Unternehmensspezifische Modelle der letztendlichen Wertschöpfung notwendig
Unternehmen können ihre Social-Media-Aktivitäten also strukturiert entlang diesem in der PR anerkannten Modell des „DPRG/ICV Bezugsrahmen für Kommunikations-Controlling“ evaluieren. Ihnen kommt dabei zugute, dass sich kein anderer Kommunikationsbereich bis zur Stufe Fünf des indirekten Outcome so gut messen lässt wie die Social Media. Aus diesen umfangreichen Daten und Informationen im Anschluss dann ein unternehmensspezifisches Modell des Return on Investment und des Einflusses auf den monetären Outflow zu entwickeln, kann leider kein allgemeines Modell der Welt leisten. Dies kann nach wie vor nur individuell pro Unternehmen in seiner spezifischen Situation entwickelt werden.

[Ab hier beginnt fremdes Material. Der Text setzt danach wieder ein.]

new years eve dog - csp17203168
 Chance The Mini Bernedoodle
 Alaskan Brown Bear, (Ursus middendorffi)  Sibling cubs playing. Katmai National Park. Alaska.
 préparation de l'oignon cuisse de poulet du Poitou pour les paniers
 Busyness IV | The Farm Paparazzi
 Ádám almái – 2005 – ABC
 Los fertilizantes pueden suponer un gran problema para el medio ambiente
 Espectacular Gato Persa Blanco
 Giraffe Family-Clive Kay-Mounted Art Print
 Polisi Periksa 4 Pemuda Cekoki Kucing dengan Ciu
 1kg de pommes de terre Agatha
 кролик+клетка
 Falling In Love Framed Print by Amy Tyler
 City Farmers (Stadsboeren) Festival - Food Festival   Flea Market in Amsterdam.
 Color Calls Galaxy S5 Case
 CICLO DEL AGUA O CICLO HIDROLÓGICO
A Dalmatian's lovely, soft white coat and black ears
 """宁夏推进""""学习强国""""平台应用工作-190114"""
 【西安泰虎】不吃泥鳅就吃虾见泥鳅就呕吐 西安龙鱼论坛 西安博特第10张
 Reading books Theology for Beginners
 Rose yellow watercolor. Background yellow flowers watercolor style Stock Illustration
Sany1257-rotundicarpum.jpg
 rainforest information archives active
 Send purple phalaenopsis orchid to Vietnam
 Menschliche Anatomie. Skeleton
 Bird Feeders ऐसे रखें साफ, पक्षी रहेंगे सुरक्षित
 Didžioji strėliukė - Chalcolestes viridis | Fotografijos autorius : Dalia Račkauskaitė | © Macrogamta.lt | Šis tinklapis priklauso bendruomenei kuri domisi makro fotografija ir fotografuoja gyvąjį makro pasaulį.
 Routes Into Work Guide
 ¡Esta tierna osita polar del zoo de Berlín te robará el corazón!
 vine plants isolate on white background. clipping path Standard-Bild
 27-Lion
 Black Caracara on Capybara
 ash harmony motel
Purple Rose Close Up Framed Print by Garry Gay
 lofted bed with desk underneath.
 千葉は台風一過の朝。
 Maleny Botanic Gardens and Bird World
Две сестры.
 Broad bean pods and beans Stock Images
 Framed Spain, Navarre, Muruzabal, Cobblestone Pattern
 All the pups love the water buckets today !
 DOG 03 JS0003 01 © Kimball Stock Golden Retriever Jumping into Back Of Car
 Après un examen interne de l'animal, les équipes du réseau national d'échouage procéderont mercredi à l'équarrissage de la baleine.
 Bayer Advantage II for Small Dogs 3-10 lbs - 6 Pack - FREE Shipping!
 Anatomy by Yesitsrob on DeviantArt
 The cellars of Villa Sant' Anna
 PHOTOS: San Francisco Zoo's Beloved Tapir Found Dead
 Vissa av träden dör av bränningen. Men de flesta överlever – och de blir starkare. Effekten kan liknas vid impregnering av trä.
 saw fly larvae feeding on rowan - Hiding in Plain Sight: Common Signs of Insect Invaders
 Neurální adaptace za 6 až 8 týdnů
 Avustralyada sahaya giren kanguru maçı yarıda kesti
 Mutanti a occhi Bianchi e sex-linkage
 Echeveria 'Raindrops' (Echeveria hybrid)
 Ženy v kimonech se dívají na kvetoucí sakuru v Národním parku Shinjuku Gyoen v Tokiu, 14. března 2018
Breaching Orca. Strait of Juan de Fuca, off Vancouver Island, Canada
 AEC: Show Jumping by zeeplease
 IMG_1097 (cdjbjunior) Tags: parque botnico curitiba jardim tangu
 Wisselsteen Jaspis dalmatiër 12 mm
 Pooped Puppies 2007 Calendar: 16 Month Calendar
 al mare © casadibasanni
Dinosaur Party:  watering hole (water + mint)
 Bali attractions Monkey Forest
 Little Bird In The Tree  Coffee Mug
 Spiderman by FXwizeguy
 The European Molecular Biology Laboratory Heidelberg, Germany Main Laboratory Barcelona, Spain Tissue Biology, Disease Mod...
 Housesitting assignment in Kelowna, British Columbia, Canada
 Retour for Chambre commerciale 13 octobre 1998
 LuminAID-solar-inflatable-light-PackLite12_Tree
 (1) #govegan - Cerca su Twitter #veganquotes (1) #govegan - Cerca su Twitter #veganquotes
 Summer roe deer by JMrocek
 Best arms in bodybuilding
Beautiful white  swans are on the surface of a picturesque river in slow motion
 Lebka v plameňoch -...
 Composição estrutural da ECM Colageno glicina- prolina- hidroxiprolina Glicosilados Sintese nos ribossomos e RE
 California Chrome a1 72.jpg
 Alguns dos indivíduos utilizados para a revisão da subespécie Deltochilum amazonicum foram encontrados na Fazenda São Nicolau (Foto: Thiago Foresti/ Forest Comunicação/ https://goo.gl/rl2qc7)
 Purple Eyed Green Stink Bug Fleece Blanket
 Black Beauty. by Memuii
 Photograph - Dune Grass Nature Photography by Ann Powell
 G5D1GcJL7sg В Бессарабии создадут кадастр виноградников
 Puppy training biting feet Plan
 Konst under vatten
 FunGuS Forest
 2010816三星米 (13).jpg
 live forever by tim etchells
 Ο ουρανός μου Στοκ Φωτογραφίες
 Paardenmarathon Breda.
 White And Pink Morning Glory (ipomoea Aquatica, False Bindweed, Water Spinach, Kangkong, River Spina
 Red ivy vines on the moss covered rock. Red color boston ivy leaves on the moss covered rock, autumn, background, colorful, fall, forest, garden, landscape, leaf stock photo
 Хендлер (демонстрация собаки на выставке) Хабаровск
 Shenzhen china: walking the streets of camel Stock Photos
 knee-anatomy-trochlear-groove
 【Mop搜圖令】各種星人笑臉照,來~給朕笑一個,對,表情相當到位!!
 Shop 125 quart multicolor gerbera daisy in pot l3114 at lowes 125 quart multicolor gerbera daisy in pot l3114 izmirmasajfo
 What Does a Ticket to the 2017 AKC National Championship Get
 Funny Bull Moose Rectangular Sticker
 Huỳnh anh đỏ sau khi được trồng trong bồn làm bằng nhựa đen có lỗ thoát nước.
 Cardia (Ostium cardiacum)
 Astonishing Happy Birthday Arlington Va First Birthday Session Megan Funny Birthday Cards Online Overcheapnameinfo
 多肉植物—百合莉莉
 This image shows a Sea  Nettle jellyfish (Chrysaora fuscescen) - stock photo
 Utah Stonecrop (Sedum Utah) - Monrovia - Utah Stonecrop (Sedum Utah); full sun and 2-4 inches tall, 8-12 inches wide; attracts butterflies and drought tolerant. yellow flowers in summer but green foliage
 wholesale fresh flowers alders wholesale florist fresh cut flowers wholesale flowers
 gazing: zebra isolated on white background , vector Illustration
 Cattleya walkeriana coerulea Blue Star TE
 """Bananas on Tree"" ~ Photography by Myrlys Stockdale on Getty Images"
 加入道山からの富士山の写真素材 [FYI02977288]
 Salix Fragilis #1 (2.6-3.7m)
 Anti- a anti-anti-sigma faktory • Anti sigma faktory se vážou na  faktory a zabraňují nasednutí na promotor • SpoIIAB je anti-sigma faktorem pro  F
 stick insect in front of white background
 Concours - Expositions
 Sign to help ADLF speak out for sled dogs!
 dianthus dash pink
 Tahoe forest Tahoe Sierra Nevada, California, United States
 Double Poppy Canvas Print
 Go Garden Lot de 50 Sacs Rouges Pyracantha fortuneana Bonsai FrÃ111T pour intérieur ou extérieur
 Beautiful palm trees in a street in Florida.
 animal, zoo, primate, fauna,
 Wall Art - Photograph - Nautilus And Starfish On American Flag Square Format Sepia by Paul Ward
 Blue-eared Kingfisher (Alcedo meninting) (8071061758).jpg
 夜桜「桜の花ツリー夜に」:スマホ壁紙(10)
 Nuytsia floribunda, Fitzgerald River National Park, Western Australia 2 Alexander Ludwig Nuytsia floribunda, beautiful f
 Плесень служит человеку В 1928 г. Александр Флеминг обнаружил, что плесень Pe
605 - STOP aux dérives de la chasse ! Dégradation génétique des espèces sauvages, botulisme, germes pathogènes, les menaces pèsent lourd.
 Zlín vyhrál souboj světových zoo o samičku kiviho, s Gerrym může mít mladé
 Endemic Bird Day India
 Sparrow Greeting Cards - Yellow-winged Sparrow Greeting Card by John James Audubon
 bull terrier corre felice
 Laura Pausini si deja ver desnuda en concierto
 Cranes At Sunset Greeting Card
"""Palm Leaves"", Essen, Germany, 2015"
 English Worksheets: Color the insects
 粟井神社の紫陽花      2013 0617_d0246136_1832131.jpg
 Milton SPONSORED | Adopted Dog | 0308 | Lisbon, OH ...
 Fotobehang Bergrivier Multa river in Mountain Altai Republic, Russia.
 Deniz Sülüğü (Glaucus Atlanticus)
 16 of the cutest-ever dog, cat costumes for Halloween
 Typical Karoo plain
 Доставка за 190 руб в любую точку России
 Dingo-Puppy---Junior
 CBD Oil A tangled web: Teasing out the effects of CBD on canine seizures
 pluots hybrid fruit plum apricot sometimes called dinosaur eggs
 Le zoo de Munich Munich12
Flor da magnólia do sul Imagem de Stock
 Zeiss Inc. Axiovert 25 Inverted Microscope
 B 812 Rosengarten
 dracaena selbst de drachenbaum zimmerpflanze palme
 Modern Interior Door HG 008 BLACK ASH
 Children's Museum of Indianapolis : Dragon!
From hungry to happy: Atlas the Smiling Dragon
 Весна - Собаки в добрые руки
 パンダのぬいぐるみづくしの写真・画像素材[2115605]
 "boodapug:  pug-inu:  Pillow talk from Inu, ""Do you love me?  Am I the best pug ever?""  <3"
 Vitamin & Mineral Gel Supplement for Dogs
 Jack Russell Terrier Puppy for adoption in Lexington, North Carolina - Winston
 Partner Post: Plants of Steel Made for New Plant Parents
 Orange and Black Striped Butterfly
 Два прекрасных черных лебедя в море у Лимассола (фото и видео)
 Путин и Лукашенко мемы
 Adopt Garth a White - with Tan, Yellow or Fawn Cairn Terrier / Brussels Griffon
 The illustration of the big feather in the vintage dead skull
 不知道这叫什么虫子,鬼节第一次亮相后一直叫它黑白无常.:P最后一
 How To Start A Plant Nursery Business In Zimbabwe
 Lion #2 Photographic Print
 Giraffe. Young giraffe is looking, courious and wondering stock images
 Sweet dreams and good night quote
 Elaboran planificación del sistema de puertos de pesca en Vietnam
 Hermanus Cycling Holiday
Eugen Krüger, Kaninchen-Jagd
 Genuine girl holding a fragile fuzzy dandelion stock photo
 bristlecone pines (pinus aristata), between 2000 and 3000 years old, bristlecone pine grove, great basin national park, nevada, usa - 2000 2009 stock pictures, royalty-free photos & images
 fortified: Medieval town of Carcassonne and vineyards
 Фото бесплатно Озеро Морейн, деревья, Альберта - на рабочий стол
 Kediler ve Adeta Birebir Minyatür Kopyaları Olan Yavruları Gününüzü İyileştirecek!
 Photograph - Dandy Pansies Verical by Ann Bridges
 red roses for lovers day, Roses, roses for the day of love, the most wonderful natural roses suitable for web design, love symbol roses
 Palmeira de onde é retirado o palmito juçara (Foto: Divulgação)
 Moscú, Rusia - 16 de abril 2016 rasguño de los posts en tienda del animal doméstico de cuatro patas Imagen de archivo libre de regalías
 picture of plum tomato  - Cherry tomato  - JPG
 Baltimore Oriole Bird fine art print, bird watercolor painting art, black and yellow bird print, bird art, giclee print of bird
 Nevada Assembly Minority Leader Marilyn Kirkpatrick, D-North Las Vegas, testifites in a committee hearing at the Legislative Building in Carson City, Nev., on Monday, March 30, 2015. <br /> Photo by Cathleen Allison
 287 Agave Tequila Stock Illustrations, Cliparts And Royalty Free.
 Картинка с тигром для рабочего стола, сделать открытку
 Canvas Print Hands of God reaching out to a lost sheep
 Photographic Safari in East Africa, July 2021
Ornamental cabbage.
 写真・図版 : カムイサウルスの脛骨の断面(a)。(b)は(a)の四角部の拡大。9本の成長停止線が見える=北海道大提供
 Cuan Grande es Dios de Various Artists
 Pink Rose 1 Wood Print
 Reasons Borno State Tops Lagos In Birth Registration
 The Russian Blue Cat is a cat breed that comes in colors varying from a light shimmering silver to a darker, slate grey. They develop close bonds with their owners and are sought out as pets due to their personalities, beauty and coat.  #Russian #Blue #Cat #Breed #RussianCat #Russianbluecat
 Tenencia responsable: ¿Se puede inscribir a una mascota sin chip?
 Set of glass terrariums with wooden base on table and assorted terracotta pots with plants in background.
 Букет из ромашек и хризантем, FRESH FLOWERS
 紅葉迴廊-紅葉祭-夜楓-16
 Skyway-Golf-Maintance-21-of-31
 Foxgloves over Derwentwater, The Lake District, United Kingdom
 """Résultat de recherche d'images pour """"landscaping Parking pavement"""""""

Spannend finde ich, dass die DPRG kürzlich angekündigt hat, ihren Arbeitskreis Digital Relations/Social Media wiederzubeleben. Einige Themen des Arbeitskreises sind: Social Media in der Internen Kommunikation, neue Berufsbilder in Social Media, sowie Evaluation und Wertschöpfung durch Social Media.